For incarcerated members of the LGBTTQ community, Toronto’s Prisoner Correspondence Program sends messages of freedom.
Pink-cheeked and breathless from the cold, at least two of the 10 people who trickled into a room on the third floor of the 519 Community Centre last Sunday asked, “Is this the prison letter-writing thing?” Indeed, it was the first Toronto meeting of the Prison Correspondence Program—an organization charged with connecting marginalized LGBTTQ inmates with LGBTTQ supports on the outside…by mail.
After a brief go-round of introductions by collective member Swathi Sekhar, the 10 attendees were free to begin looking for potential matches, sifting through piles of letters—some scrawled in pencil, some typed—sorted by inmates’ pen pal preferences (“seeking trans woman,” “seeking bi or gay male,” and “general”). Most bore two stamps, suggesting they had travelled a lengthy distance in hopes of a reply.

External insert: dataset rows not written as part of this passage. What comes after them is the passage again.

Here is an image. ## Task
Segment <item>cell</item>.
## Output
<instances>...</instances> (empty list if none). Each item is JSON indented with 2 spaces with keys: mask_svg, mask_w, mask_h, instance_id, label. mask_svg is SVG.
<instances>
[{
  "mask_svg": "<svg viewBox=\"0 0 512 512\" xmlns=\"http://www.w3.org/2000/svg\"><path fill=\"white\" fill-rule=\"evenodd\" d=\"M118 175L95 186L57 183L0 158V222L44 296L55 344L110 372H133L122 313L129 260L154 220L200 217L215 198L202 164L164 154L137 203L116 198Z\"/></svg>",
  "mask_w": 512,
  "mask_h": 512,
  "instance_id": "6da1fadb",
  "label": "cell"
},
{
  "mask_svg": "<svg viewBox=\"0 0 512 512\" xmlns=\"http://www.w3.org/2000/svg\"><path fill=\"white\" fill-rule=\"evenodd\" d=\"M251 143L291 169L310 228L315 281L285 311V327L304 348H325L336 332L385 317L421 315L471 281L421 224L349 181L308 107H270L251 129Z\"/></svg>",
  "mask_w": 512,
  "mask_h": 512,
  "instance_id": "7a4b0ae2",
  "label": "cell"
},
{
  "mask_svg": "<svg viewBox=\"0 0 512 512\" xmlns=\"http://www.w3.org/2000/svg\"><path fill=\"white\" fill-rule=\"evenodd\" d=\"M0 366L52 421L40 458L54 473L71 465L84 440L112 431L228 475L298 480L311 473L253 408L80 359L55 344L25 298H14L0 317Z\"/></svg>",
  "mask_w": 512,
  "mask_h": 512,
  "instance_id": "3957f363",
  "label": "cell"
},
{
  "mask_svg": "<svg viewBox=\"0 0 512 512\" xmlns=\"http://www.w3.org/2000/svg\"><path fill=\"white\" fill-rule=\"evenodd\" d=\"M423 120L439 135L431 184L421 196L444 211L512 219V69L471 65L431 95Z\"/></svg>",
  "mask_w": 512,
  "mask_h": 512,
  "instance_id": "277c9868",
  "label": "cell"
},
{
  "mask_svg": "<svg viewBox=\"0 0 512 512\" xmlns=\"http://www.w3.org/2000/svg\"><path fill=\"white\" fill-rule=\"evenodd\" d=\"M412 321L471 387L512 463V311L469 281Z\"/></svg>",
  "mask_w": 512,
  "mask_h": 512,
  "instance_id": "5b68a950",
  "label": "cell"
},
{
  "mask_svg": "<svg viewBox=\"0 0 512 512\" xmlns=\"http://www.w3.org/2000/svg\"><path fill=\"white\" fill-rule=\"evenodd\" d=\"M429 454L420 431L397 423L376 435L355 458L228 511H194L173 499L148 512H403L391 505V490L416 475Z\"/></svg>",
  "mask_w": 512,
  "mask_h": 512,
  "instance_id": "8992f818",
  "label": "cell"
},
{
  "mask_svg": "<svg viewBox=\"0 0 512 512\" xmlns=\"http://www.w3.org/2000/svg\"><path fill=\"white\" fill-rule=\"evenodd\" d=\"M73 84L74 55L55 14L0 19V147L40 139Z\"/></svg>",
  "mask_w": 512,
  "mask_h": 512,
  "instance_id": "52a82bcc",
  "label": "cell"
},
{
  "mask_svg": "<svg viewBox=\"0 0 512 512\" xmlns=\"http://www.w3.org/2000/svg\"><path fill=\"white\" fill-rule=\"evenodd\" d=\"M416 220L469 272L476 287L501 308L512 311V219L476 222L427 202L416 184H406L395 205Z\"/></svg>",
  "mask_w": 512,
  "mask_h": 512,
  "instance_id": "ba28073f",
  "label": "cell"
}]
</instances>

It wasn’t long before a somewhat obvious concern was presented: What to say? Sekhar advised one young man, a bit wide-eyed, to “say who you are and why you chose them; set out boundaries and expectations, like, ‘I can only write twice a month, tops’; write as much or as little as you want.” She chose her own pen pal for his sense of humour, their similar interests, and his handwriting. His expected date of release is 2030, though she knows there’s a possibility that he won’t get out at all.
As the other participants pored over the stacks of missives, their expressions alternately amused and inquisitive, one of the collective’s members sat alone, jotting notes in her own journal.
Just seven months ago, 28-year-old Leah Henderson was released from Vanier Centre for Women—a medium- and maximum-security facility just south of the 401 in Milton—after completing a 10-month sentence. An anarchist, Henderson plead guilty in November 2011 to counselling others to commit mischief during the G20 summit the previous summer. During her prison term, she, too, received letters from the outside.
“Prison in itself is like living in a small town, so having someone to vent to that’s outside of it about the day-to-day dynamics that are bugging you, or a person that’s really annoying that you have to eat lunch with every day…having that safe place to vent is really important,” says Henderson. “You might talk about people’s kids, or the pets that they miss, or what their dreams are outside of the cage they’re currently in,” she explained. “You can talk about capital ‘P’ politics and also just…your life.”
Henderson still keeps in touch with the pen pals who wrote her letters during her incarceration, the same ones who told her how things would be once she was released. Some of them are out; some are back on the inside.
“Prison is designed to put people away; to isolate people,” says Henderson. “You’re put in a cage and cut off from your friends, family, and community, from the things that nourish you. This program is really about building the idea of support and real relationships.”
Around 4 p.m., many of those who came had selected their letter, and were packing up their stationery to leave. Sekhar told them it could take as long as one to two months to hear back. Even then, there’s the possibility that their envelope could return unopened, bearing the letters “NH,” signifying that their new friend had been transferred to another prison or, better yet, released.